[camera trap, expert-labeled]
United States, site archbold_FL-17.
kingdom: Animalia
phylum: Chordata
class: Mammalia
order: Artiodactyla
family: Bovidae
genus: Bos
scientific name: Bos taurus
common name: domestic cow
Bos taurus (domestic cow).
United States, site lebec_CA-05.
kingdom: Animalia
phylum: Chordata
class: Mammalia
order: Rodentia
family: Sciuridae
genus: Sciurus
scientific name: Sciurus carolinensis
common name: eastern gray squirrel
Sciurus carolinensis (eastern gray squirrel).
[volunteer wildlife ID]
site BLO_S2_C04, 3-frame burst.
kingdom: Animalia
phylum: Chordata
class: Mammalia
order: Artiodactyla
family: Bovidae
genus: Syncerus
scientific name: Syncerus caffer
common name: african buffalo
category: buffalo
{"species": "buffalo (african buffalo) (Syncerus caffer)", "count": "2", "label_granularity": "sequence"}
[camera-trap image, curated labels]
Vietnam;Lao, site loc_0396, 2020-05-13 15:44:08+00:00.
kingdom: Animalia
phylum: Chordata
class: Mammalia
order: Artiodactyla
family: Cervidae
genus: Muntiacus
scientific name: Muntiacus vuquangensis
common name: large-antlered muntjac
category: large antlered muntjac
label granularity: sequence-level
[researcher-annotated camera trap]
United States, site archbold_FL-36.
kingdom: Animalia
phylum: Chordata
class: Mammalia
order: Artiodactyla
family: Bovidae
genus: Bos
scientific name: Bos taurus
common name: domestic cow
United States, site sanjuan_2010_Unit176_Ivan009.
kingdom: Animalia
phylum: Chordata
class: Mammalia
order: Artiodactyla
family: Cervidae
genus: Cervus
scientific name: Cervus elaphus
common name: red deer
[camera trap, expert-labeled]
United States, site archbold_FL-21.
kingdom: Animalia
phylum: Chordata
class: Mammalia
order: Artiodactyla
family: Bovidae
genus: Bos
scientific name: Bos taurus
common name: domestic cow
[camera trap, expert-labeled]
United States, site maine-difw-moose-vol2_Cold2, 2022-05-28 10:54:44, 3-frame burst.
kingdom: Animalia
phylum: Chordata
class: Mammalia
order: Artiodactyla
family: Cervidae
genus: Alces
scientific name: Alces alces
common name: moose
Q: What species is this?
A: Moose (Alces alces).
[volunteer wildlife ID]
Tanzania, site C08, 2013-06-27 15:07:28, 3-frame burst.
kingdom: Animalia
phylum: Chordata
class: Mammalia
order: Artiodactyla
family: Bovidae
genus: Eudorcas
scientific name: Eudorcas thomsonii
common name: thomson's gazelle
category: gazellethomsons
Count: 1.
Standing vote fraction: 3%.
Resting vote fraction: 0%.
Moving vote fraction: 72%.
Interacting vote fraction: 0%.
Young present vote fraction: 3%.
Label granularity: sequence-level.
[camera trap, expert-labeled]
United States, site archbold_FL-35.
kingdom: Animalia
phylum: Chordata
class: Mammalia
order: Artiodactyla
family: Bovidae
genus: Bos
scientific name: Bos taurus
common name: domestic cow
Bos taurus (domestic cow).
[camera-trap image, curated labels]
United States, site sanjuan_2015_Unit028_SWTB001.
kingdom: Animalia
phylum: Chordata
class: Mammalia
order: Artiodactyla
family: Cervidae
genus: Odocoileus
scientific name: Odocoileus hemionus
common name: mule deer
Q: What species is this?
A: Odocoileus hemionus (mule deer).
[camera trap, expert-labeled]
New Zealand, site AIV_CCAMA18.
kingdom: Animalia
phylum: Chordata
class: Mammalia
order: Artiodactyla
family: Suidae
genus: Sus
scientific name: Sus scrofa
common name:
-=-=-
Among the entries above, the lines between the ones containing "common name: thomson's gazelle" and "common name: mule deer", inclusive, are to be transcribed exactly. No other line is to be given.

common name: thomson's gazelle
category: gazellethomsons
Count: 1.
Standing vote fraction: 3%.
Resting vote fraction: 0%.
Moving vote fraction: 72%.
Interacting vote fraction: 0%.
Young present vote fraction: 3%.
Label granularity: sequence-level.
[camera trap, expert-labeled]
United States, site archbold_FL-35.
kingdom: Animalia
phylum: Chordata
class: Mammalia
order: Artiodactyla
family: Bovidae
genus: Bos
scientific name: Bos taurus
common name: domestic cow
Bos taurus (domestic cow).
[camera-trap image, curated labels]
United States, site sanjuan_2015_Unit028_SWTB001.
kingdom: Animalia
phylum: Chordata
class: Mammalia
order: Artiodactyla
family: Cervidae
genus: Odocoileus
scientific name: Odocoileus hemionus
common name: mule deer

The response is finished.